SOURCE TEXT
■ ■ ■ ■

November 17, 2016 By Joseph S. Margai
Dr. Simeon Owizz Koroma, Sierra Leone’s only pathologist, has observed that government and societal response to post crash victims was very much insufficient.
He made the above observation yesterday at the British Council Auditorium, Tower Hill in Freetown, where he was doing a presentation on “Vital post -crash actions: medical care, investigation and justice” organised by the Sierra Leone Road Safety Authority (SLRSA).
Dr. Koroma said road traffic crashes were sudden, violent, and traumatic events that caused a lot of grief and distress, especially when most of the victims were young people. He added that post -crash care was often neglected in national safety programmes due to poor coordination between transport, health agencies and Ministries.
“During road traffic crashes, death results from head injuries are 70 percent, multiple injuries and shock eight percent, chest injuries six percent and abdomino-pelvic injuries four percent. There is no emergency trauma hospital for trauma patients after road accidents from the provinces to Waterloo. By the time a trauma patient is taken to Connaught hospital in Freetown, the situation should have gone worst,” he said.
He added that post -crash response include emergency response, pre-hospital care, transport of victims, hospital care and rehabilitation.
He said as a forensic pathologist, his roles include establishing cause of accident, identification of skeletal remains, reconstruction of accident, and help prevent future accidents by identifying how the crash could have been avoided.
Dr. Sarah Bendu, Executive Director of SLRSA said the “World Day of Remembrance for Road Traffic Victims” was not a celebration, but rather a remembrance of victims of road traffic crashes.

■ ■ ■ ■

DATASET
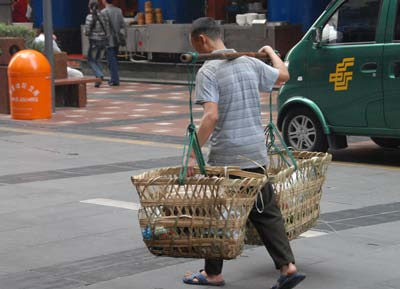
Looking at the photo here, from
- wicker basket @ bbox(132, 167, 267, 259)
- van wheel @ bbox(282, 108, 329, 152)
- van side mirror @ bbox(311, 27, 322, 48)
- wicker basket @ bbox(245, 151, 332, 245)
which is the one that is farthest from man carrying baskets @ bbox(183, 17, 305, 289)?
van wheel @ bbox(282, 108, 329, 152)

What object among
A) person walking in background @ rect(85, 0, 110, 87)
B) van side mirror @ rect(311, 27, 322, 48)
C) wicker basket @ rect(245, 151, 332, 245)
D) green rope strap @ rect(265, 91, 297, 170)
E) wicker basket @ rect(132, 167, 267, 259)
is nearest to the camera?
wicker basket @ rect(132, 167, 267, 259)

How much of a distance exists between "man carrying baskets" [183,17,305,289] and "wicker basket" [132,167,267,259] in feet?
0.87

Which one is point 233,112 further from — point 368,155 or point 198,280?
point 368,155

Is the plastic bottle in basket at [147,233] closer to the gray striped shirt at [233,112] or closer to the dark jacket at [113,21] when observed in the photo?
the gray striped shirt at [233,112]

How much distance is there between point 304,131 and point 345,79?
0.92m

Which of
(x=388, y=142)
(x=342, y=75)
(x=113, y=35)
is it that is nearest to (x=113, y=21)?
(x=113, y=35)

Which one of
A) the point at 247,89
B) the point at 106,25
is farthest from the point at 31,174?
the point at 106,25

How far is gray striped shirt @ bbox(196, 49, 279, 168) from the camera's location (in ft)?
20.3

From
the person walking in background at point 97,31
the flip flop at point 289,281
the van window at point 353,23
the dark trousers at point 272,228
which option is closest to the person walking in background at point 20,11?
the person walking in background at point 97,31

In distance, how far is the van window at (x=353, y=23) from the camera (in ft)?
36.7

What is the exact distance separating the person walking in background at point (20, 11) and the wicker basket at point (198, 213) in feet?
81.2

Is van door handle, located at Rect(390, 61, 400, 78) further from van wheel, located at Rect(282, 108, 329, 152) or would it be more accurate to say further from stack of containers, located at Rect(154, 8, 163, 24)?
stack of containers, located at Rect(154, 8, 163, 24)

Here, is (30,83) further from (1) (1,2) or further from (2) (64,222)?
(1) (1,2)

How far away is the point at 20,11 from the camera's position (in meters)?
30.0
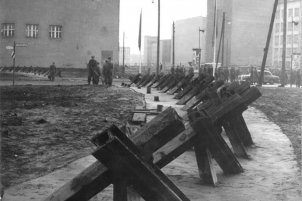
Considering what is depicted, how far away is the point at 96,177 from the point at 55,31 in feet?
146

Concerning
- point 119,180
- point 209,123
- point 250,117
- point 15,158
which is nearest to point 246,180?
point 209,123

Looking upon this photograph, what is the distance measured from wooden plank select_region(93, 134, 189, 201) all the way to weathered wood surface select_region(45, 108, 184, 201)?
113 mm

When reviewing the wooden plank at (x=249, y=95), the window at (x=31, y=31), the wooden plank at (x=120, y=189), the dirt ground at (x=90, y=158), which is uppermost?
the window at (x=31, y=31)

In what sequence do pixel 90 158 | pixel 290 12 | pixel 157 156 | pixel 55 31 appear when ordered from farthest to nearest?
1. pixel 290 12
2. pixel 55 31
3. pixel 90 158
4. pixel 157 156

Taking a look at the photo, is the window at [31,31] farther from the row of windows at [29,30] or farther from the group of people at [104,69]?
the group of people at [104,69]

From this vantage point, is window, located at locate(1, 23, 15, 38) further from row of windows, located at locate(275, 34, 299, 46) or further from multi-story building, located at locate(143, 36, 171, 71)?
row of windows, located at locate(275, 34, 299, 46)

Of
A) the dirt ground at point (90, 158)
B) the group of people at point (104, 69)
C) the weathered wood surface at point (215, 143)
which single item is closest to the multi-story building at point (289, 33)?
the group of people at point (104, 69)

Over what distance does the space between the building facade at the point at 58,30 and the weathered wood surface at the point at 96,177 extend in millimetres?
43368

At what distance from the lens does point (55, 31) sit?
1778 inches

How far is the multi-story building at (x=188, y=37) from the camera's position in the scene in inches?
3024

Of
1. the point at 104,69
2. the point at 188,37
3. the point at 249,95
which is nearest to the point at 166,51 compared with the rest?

■ ■ ■ ■

EXERCISE OBJECTIVE
Which components of post-crash response does the article on post-crash care name? List every one.

RESPONSE TO THE TASK
- Emergency response
- Pre-hospital care
- Transport of victims
- Hospital care
- Rehabilitation